Visual spatial reasoning items:
******************************

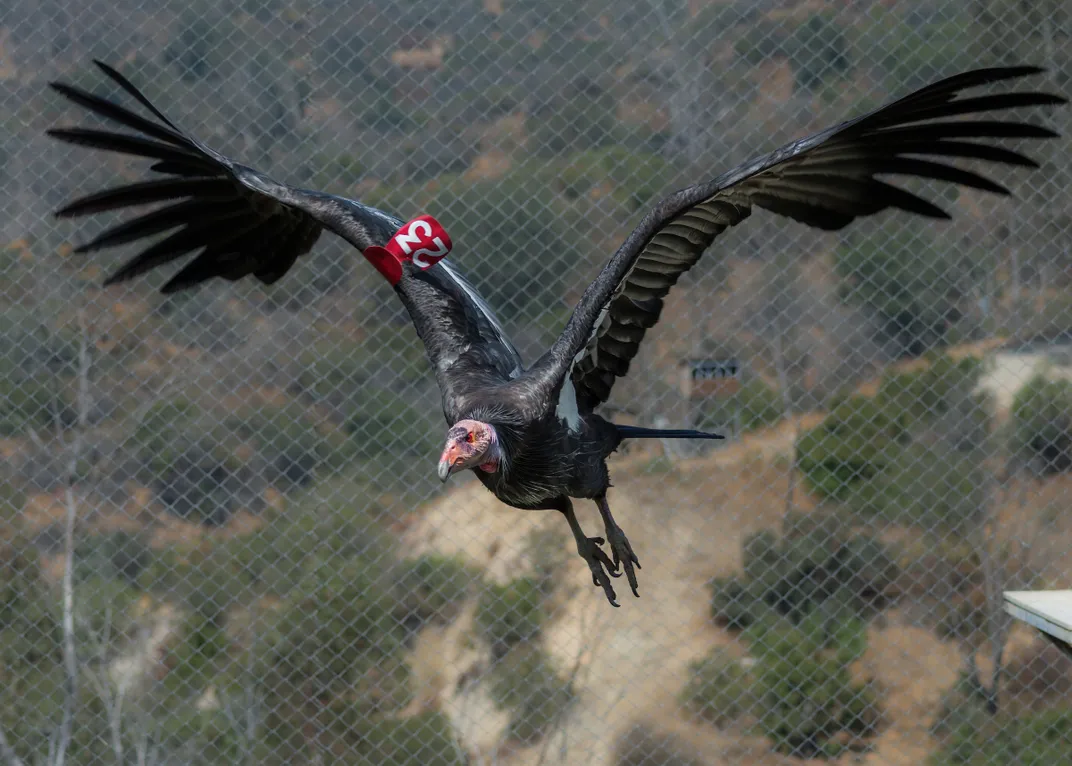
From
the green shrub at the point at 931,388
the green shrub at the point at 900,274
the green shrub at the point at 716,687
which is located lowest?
the green shrub at the point at 716,687

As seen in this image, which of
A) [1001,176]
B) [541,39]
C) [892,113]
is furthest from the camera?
[1001,176]

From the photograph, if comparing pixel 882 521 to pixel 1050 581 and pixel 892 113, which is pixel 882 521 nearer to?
pixel 1050 581

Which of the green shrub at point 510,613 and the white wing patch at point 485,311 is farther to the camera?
the green shrub at point 510,613

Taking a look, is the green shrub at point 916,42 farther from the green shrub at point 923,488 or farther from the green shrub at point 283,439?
the green shrub at point 283,439

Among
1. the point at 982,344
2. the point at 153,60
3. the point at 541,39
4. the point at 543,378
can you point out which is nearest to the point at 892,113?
the point at 543,378

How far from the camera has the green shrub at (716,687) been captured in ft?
17.7

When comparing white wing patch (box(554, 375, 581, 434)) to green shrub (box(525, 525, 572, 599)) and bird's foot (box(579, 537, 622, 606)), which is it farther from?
green shrub (box(525, 525, 572, 599))

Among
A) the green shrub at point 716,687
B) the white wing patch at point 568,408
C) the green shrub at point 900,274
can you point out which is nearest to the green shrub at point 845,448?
the green shrub at point 900,274

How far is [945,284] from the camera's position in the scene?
626cm

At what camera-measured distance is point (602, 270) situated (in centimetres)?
271

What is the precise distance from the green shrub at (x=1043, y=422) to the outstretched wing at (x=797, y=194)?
3.50 metres

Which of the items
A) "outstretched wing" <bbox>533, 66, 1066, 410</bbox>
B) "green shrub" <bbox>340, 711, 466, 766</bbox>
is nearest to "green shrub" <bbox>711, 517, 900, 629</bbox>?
"green shrub" <bbox>340, 711, 466, 766</bbox>

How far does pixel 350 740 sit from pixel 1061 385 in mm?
3459

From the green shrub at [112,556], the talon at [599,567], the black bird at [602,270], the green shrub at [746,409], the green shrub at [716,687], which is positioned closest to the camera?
the black bird at [602,270]
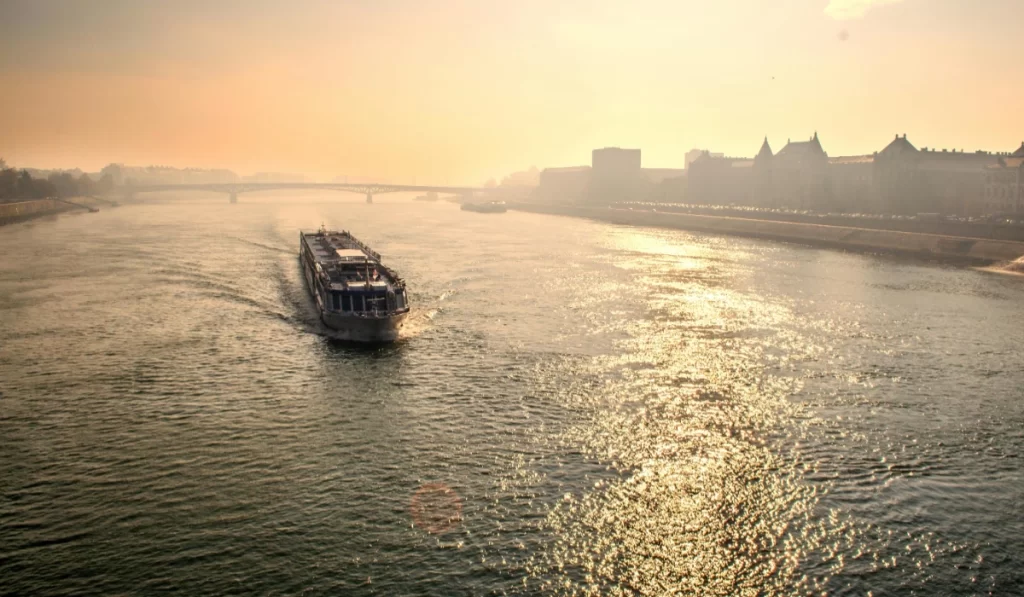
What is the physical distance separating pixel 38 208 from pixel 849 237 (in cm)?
12554

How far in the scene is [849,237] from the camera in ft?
267

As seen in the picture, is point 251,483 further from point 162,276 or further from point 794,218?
point 794,218

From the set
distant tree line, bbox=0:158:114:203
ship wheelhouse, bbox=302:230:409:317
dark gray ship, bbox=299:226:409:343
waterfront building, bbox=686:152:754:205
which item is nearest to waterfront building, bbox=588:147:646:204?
waterfront building, bbox=686:152:754:205

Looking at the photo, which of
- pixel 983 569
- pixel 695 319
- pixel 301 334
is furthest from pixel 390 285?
pixel 983 569

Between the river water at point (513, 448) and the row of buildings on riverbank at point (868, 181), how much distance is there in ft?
198

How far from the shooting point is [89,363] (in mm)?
29156

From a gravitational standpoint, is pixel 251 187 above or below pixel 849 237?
above

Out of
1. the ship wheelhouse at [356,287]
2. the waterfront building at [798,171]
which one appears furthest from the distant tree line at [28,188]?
the waterfront building at [798,171]

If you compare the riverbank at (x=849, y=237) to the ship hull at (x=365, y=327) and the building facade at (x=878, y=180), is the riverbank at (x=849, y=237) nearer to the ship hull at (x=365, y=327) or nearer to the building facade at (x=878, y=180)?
the building facade at (x=878, y=180)

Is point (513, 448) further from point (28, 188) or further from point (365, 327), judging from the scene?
point (28, 188)

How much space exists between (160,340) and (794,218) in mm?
86333

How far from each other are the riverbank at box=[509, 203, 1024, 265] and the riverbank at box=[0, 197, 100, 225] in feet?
319

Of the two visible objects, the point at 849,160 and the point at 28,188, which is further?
the point at 849,160

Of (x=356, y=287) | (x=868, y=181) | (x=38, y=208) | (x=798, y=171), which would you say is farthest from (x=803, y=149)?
(x=38, y=208)
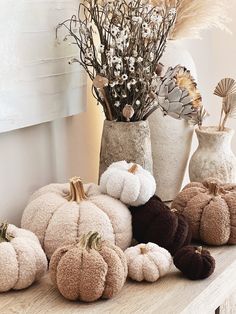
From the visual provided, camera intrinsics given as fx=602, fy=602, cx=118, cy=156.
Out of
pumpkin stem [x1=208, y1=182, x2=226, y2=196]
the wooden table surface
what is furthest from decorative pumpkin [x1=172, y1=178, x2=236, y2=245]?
the wooden table surface

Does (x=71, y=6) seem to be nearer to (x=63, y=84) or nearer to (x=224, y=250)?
(x=63, y=84)

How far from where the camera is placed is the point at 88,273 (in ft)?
3.31

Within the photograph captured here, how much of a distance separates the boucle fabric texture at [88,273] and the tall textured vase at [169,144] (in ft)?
1.91

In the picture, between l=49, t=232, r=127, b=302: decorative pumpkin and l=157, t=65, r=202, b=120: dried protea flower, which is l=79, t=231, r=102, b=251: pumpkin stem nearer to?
l=49, t=232, r=127, b=302: decorative pumpkin

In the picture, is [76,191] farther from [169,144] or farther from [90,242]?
[169,144]

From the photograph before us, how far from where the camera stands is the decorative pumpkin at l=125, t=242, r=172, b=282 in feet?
3.64

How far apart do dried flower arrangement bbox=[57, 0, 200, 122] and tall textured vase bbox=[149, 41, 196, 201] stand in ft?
0.56

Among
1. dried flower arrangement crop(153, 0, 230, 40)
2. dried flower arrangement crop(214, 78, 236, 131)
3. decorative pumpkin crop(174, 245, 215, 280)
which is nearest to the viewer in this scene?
decorative pumpkin crop(174, 245, 215, 280)

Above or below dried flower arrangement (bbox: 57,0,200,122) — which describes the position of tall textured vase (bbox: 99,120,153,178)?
below

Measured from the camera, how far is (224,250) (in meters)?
1.29

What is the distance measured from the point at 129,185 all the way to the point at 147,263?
174 millimetres

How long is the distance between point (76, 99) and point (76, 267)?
60 cm

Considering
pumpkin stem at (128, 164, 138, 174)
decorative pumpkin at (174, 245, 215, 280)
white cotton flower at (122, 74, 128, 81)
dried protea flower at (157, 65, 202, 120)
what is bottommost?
decorative pumpkin at (174, 245, 215, 280)

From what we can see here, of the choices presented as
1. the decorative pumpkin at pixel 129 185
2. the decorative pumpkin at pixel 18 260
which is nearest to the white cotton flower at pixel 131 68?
the decorative pumpkin at pixel 129 185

******************************

**WORK REQUIRED**: Repeat exactly, and only, the lines from the one containing "From the photograph before" through the end of the material.

**SOLUTION TO THE EXERCISE**:
From the photograph before us, how far from where the camera stands is the decorative pumpkin at l=125, t=242, r=172, b=282 in feet?
3.64

How far apart do dried flower arrangement bbox=[57, 0, 200, 122] and tall textured vase bbox=[149, 41, 196, 201] stand in ft?
0.56

Among
1. dried flower arrangement crop(153, 0, 230, 40)
2. dried flower arrangement crop(214, 78, 236, 131)
3. decorative pumpkin crop(174, 245, 215, 280)
which is nearest to the viewer in this scene?
decorative pumpkin crop(174, 245, 215, 280)

Above or below dried flower arrangement (bbox: 57,0,200,122) — which describes the position of tall textured vase (bbox: 99,120,153,178)?
below

Measured from the camera, how far is (224,250) (in meters)?
1.29

What is the distance measured from the point at 129,185 all the way to the point at 147,263?
174 millimetres

How long is the distance between point (76, 99) and point (76, 267)?
60 cm

Considering
pumpkin stem at (128, 164, 138, 174)
decorative pumpkin at (174, 245, 215, 280)
white cotton flower at (122, 74, 128, 81)
dried protea flower at (157, 65, 202, 120)
what is bottommost?
decorative pumpkin at (174, 245, 215, 280)

From what we can see here, of the choices presented as
1. the decorative pumpkin at pixel 129 185
2. the decorative pumpkin at pixel 18 260
which is nearest to the white cotton flower at pixel 131 68?
the decorative pumpkin at pixel 129 185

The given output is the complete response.